PAGE TEXT ->
◇ ◇ ◇ ◇ ◇ ◇ ◇
Hemings
Sarah Bell Scott
Sarah Jefferson Bell, the daughter of Mary Hemings and white merchant Thomas Bell, lived in freedom on Charlottesville’s main street. Her husband, Jesse Scott, with their sons James and Robert Scott, led a dance band well known throughout Virginia.
John Freeman Shorter
John Freeman Shorter was raised in freedom in Washington, D.C. In 1863 he left Delaware County, Ohio, for Boston, in order to enlist in one of the first black regiments to be organized, the 55th Massachusetts Volunteer Infantry. He became one of only three fully-commissioned black officers in the regiment; the other two lieutenants, James Monroe Trotter and William H. Dupree, were also connected to Monticello.
Despite promises of equal treatment, the pay of the men of the Massachusetts regiments was half that of white soldiers and Shorter, like Trotter, became a leader in the fight for equal pay. He was wounded at the Battle of Honey Hill near Charleston, South Carolina, in November 1864. After being honorably discharged in 1865, he returned to Ohio to marry his fiancé, but died within weeks of reaching home. Shorter’s brother Charles Henry Shorter served in the 22nd U. S. Colored Infantry and survived the war to be an officer in a Washington post of the Grand Army of the Republic.
Allen Sim
Jillian Atkin Sim
Jillian Sim, a writer and mother of two, was raised in the white world. Her grandmother, Ellen Love, an actress, told her many family stories heard from her mother, Anita Hemmings Love. She mentioned connections to Jefferson and an English sea captain, but never spoke of descent from enslaved people. Jill Sim learned of her African American ancestry only after her grandmother’s death in 1994. She published an account of her discovery in American Heritage, which tells the story of Anita Hemmings, who made headlines around the world in 1897 when it was revealed that she was passing for white at Vassar College.
Jill Sim believes, but cannot yet say with certainty, that she is descended from Elizabeth Hemings’s son Peter Hemings, a Monticello cook and brewer who worked as a tailor after he became free in 1827, purchased by a relative at the Monticello estate sale.
Yvonne Mitchell Simkins
Gloria Roberts
Gloria Roberts, daughter of Pearl Hinds and Frederick Madison Roberts, graduated from the University of Southern California and studied at the Juilliard School of Music. She lived most of her life in Europe, where she pursued a career as a concert pianist and accompanist, specializing in African American spirituals and the music of George Gershwin as well as European classical composers. She lived as a child in the household of her grandmother Ellen Hemings Roberts and remembers her well.
Patricia Roberts
Patricia Roberts, daughter of Pearl Hinds and Frederick Madison Roberts, attended business school at St. Louis University and returned to live in Los Angeles. After years in business and as an executive secretary and insurance agent, she took great pleasure in retirement as a teacher of young children.
◇ ◇ ◇ ◇ ◇ ◇ ◇
DATA EXCERPTS ->

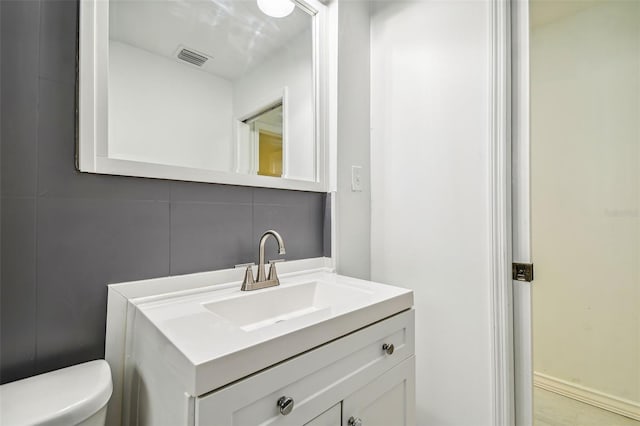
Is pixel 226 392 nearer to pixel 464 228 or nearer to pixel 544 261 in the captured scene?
pixel 464 228

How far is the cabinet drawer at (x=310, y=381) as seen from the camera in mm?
516

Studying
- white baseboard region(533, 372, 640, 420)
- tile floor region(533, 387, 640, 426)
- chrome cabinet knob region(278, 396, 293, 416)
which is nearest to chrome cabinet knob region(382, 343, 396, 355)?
chrome cabinet knob region(278, 396, 293, 416)

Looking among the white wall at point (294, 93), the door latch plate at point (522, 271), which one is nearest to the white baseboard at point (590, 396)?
the door latch plate at point (522, 271)

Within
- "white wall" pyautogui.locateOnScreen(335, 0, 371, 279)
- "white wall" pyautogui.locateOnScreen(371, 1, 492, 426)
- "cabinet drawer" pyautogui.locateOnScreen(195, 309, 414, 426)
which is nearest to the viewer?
"cabinet drawer" pyautogui.locateOnScreen(195, 309, 414, 426)

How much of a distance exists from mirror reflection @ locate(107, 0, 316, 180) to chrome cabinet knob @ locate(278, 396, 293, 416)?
2.42 feet

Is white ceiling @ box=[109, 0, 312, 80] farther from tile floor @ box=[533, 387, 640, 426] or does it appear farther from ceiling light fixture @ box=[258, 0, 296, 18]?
tile floor @ box=[533, 387, 640, 426]

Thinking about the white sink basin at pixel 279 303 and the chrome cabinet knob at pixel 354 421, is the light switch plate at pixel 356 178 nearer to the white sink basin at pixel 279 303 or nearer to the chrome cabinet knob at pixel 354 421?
the white sink basin at pixel 279 303

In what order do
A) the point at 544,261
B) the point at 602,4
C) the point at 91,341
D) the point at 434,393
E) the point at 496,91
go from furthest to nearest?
the point at 544,261 < the point at 602,4 < the point at 434,393 < the point at 496,91 < the point at 91,341

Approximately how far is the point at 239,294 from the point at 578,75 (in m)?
2.23

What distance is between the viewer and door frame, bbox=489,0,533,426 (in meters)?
1.03

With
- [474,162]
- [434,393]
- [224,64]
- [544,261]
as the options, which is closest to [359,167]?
[474,162]

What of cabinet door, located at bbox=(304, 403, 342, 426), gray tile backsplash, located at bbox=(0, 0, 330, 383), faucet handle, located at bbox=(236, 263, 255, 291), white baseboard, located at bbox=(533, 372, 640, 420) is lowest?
white baseboard, located at bbox=(533, 372, 640, 420)

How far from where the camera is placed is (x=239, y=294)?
3.06ft

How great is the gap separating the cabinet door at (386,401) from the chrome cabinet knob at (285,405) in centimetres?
18
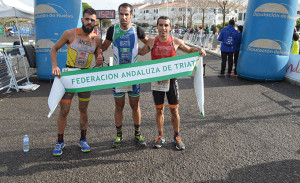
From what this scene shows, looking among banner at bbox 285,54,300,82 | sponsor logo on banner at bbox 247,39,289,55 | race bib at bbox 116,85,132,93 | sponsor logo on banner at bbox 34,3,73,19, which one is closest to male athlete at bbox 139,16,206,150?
race bib at bbox 116,85,132,93

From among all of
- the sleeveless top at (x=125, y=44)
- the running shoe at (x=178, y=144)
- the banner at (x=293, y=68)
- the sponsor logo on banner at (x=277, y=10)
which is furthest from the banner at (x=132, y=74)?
the banner at (x=293, y=68)

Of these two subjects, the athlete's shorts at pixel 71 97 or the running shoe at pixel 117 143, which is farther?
the running shoe at pixel 117 143

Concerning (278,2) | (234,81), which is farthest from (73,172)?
(278,2)

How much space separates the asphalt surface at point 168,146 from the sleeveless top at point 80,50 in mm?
1381

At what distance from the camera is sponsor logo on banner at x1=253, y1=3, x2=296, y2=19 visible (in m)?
7.54

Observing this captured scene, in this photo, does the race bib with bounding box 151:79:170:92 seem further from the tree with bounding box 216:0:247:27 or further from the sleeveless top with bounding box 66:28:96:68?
the tree with bounding box 216:0:247:27

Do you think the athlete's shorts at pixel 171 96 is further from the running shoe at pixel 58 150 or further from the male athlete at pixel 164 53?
the running shoe at pixel 58 150

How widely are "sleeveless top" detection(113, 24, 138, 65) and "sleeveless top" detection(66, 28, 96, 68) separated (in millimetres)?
360

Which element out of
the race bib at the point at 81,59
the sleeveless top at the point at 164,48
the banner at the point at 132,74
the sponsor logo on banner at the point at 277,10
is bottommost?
the banner at the point at 132,74

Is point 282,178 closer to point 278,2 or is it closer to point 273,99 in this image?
point 273,99

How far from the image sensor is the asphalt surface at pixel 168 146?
9.77 ft

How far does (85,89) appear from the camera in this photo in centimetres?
346

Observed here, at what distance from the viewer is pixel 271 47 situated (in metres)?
7.84

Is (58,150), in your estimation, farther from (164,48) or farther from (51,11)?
◇ ◇ ◇ ◇ ◇ ◇ ◇
ACTIVITY A ->
Please mark each statement (i), (ii) and (iii) yes or no according to the Hemings family profiles, and quote the exact words of the profiles that decide it.
(i) John Freeman Shorter was wounded at the Battle of Honey Hill in November 1864.
(ii) Jill Sim learned of her African American ancestry before her grandmother died.
(iii) Gloria Roberts attended St. Louis University.
ACTIVITY B -> Write the next part of the Hemings family profiles, starting right after the entry on Patricia Roberts.

EXERCISE RESPONSE A ->
(i) Yes: "He was wounded at the Battle of Honey Hill near Charleston, South Carolina, in November 1864."
(ii) No: "Jill Sim learned of her African American ancestry only after her grandmother’s death in 1994."
(iii) No: "graduated from the University of Southern California and studied at the Juilliard School of Music." St. Louis University is named in the entry on Patricia Roberts, not Gloria Roberts.

EXERCISE RESPONSE B ->
Pearl Hinds Roberts
Pearl Hinds Roberts was the daughter of Lucy McKinney and Wiley Hinds, a former slave who left Arkansas in 1858 for the Central Valley of California. The Hinds family divided its time between Oakland and their large cattle ranch in Tulare County. Pearl Hinds studied music at the Boston Conservatory and Oberlin College, as well as with Fossett descendant Pauline Powell Burns in Oakland. For a time she headed the music department at what is now South Carolina State University.
In 1921 she married Frederick Madison Roberts, then a member of the California legislature. They lived in Los Angeles, where continued her musical career as organist and choir director in various churches. From 1942, she worked in retail—the first black salesperson in a downtown department store. Her watchword was, “If you have ideals, hang on to them despite disappointments.”
William A. Roberts
William G. Roberts
Robin Roberts-Martin
Three daughters of Consuelo and Elmer Wayles Roberts were interviewed together in Los Angeles: Paula Henderson, Robin Roberts-Martin, and Ellen Hodnett, a teacher and school principal. They recalled their father, a graduate of U.C.L.A., a mortician, and a probation officer. In 1976 he told Time magazine he thought Thomas Jefferson would be “unhappy about man’s inability to learn anything about living with his fellow man, despite all the advances in technology.”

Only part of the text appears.